Am nächsten Tag kam der Schneider wieder und begann zu erzählen. Die Menschen blieben erneut stehen, jedoch waren es weniger als am Vortag. Der Schneider dachte:
„Gott schuf die Welt auch nicht an einem Tag. Ich gebe nicht auf.“ Er kam noch ein drittes Mal und erzählte weiter. Auch da blieben Menschen stehen, aber noch weniger als am Vortag. Von nun an kam der Schneider und erzählte jeden Tag. Er erzählte zehn Tage, hundert Tage, tausend Tage lang, aber es blieb niemand mehr stehen, um seine Geschichten zu hören. Täglich kam er wieder, und dies bei jedem Wetter. Er erzählte dem Wind, den Wolken und den Jahreszeiten. Wenn man von ihm sprach, sagte man nicht „der Schneider“ oder „der Erzähler“, sondern „der Mann, der mit sich selbst redet“. Ja, sogar wenn jemand nach dem Weg fragte, sagte man: „Du musst nach rechts oder links gehen, dort wo der Mann auf einem Hocker steht und mit sich selbst redet.“ Er wurde zum Wahrzeichen der Stadt.

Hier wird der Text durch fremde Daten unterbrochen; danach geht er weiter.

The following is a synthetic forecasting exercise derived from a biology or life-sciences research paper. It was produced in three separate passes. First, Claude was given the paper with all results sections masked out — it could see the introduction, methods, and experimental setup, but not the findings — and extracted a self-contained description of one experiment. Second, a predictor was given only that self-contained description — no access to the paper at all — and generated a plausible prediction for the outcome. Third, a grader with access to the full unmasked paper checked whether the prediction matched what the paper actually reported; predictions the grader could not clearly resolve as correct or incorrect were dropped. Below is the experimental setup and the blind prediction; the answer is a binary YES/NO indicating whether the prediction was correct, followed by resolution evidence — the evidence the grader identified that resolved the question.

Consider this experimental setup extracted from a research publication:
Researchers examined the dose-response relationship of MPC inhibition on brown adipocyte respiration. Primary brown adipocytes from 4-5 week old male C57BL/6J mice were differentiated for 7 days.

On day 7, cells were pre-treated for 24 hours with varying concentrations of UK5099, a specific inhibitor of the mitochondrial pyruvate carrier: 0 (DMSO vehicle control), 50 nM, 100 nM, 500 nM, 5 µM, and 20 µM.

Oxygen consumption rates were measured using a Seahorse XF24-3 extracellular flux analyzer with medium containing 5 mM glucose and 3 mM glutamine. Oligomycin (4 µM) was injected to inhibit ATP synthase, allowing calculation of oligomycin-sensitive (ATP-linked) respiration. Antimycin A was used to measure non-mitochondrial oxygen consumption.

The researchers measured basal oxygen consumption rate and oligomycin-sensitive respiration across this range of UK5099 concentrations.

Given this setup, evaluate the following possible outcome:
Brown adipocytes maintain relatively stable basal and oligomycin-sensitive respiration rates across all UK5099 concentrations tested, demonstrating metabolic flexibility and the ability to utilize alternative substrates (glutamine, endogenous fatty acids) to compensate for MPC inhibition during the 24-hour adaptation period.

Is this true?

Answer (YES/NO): NO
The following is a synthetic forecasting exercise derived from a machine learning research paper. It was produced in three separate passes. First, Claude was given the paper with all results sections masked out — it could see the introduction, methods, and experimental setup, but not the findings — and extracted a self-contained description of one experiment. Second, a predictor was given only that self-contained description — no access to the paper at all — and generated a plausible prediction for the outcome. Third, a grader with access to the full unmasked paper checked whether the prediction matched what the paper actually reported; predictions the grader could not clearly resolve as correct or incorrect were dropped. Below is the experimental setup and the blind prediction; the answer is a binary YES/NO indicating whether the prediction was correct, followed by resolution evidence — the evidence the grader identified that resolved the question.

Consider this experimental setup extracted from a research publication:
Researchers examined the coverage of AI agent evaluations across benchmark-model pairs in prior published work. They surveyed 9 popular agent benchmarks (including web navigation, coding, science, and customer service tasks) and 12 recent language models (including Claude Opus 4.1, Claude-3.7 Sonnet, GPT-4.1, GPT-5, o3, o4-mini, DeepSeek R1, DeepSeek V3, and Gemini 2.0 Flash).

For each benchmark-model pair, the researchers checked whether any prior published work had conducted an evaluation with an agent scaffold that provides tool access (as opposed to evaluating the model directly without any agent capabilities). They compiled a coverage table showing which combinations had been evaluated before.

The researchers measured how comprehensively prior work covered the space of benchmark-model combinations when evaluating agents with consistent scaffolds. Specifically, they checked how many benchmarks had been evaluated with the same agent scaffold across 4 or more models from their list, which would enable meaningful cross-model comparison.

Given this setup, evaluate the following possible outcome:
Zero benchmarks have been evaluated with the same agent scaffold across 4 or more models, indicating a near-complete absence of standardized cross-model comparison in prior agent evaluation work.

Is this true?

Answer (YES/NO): NO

Fünf Jahre vergingen, ja, zehn Jahre vergingen, und er stand immer noch da, und erzählte und erzählte.
An einem kühlen Herbstnachmittag, erzählte der Schneider wieder einmal Geschichten und stand dabei auf seinem Hocker. Der Wind wirbelte Blätter und Staub um ihn herum. Sein Gesicht war nach oben gerichtet, die Augen geschlossen, als redete er mit Gott. Da kam ein kleiner Junge, zog ihn am Ärmel und fragte:
„He du, warum erzählst du? Es steht doch niemand da und hört zu!“ Der Schneider schaute auf ihn hinunter und sagte:
„ Ja, ich weiß, mein Junge, ich weiß.“
„Ja, aber wenn du das weißt, warum erzählst du dann weiter?“ Der Schneider antwortete:
„Es ist lange her, längst bevor du geboren warst, da habe ich angefangen Geschichten zu erzählen, um die Menschen glücklicher zu machen, um die Welt zu verbessern und sie zum Guten zu verändern.“
„Und hat sich die Welt verändert?“ fragte der Junge.
„Nein, leider hat sich die Welt weder verbessert, noch zum Guten verändert“, antwortete der Schneider traurig.
„Ja, aber wenn die Welt sich nicht verändert hat, warum erzählst du weiter?“ beharrte der Junge. Der Schneider, der Erzähler, der Mann, der alleine redete, antwortete:
„Ich erzähle weiter, und werde solange ich lebe, Geschichten erzählen. Allerdings nicht mehr, um die Welt zum Guten zu verändern, sondern damit die Welt mich nicht verändert.“
Der Erzähler schloss die Augen, richtete sein Gesicht zum Himmel und erzählte weiter. Der Knabe blieb stehen und hörte den Geschichten des Schneiders zu. Er kam tagelang, monatelang, jahrelang und sog die Geschichten des Schneiders in sich auf.
Eines Tages, nach vielen Jahren, als der Knabe, der nun ein junger Mann geworden war, auf den Platz von Algier kam, war der erzählende Schneider nicht mehr da. Geblieben war nur sein Hocker, auf welchem der Umhang lag, den er immer beim Erzählen getragen hatte. Der Junge verstand, dass der Schneider nie wieder kommen würde. Er nahm den Umhang in die Hand, schaute den Hocker an und sagte sich:
„Nein, auf diesen Hocker werde ich nicht steigen.“ Stattdessen zog er den Umhang über seine Schultern und ging hinaus in die Welt, um überall die Geschichten, Märchen und Legenden des Schneiders zu erzählen. Geschichten die seit Jahrzehnten, Jahrhunderten, ja sogar Jahrtausenden um die Welt reisen und ihre Reise nie beenden werden.